§ **Votre objectif**
Pour chacune des affirmations suivantes, dites par oui ou par non si elle concorde avec l’entretien avec Philippe Bélaval, puis citez textuellement les mots de l’entretien qui permettent de trancher. (a) Philippe Bélaval a dirigé l’Opéra de Paris avant de prendre la tête de la Bibliothèque nationale de France. (b) Le transfert des ouvrages imprimés de la rue Richelieu vers le site de Tolbiac est déjà achevé. (c) Selon Philippe Bélaval, la culture compte parmi les postes les plus lourds de la dépense publique.

Conseiller d’État, Philippe Bélaval, 42 ans, est directeur général de la Bibliothèque nationale de France depuis janvier 1994. La BnF va commencer le mois prochain le déménagement des 10 millions d’ouvrages imprimés stockés rue Richelieu vers le nouveau site de Tolbiac, dont les salles de lecture grand public sont ouvertes depuis un an. Auparavant, il gérait une autre institution culturelle majeure, l’Opéra de Paris, dont il a été directeur général de 1990 à 1992. Il commente l’actualité.
Que pensez-vous de la diminution du budget britannique de la Culture ?
Les travaillistes étaient arrivés au pouvoir en suscitant beaucoup d’attente des milieux culturels. Avec ce budget, on a un peu le sentiment d’une douche froide. Dans une enveloppe qui ne progresse pas, la situation est cependant très contrastée entre les institutions : certaines bénéficient d’augmentations, ce qui évidemment ne fait qu’accroître l’inquiétude des autres. La situation est assez voisine de celle qu’on a connue ici. Madame Trautmann a dû constater, à son arrivée en juin 1996, que les moyens du ministère étaient très diminués. Il y a donc des deux côtés de la Manche les mêmes difficultés à convaincre de la légitimité de la dépense culturelle. Dès que se présentent des problèmes budgétaires, la culture fait partie des premières victimes, alors qu’elle n’est pas un des postes les plus lourds de la dépense publique et qu’elle est l’un des plus nécessaires. La culture permet de rassembler les gens. À un moment où le lien social tend à se distendre, la dépense culturelle devrait au contraire être promue. Les gouvernements me paraissent avoir une responsabilité très grande à cet égard.
Cette diminution est à mettre en relation avec les résultats spectaculaires de la Loterie.

§ **Données disponibles**
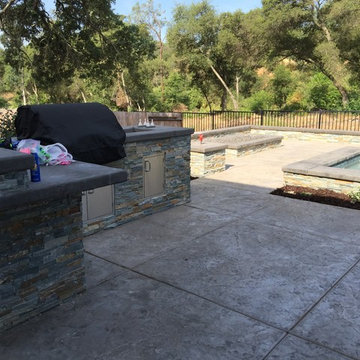 Modern Pool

§ **Réponse**
(a) Oui : « Auparavant, il gérait une autre institution culturelle majeure, l’Opéra de Paris, dont il a été directeur général de 1990 à 1992. »
(b) Non : « La BnF va commencer le mois prochain le déménagement des 10 millions d’ouvrages imprimés stockés rue Richelieu vers le nouveau site de Tolbiac »
(c) Non : « alors qu’elle n’est pas un des postes les plus lourds de la dépense publique »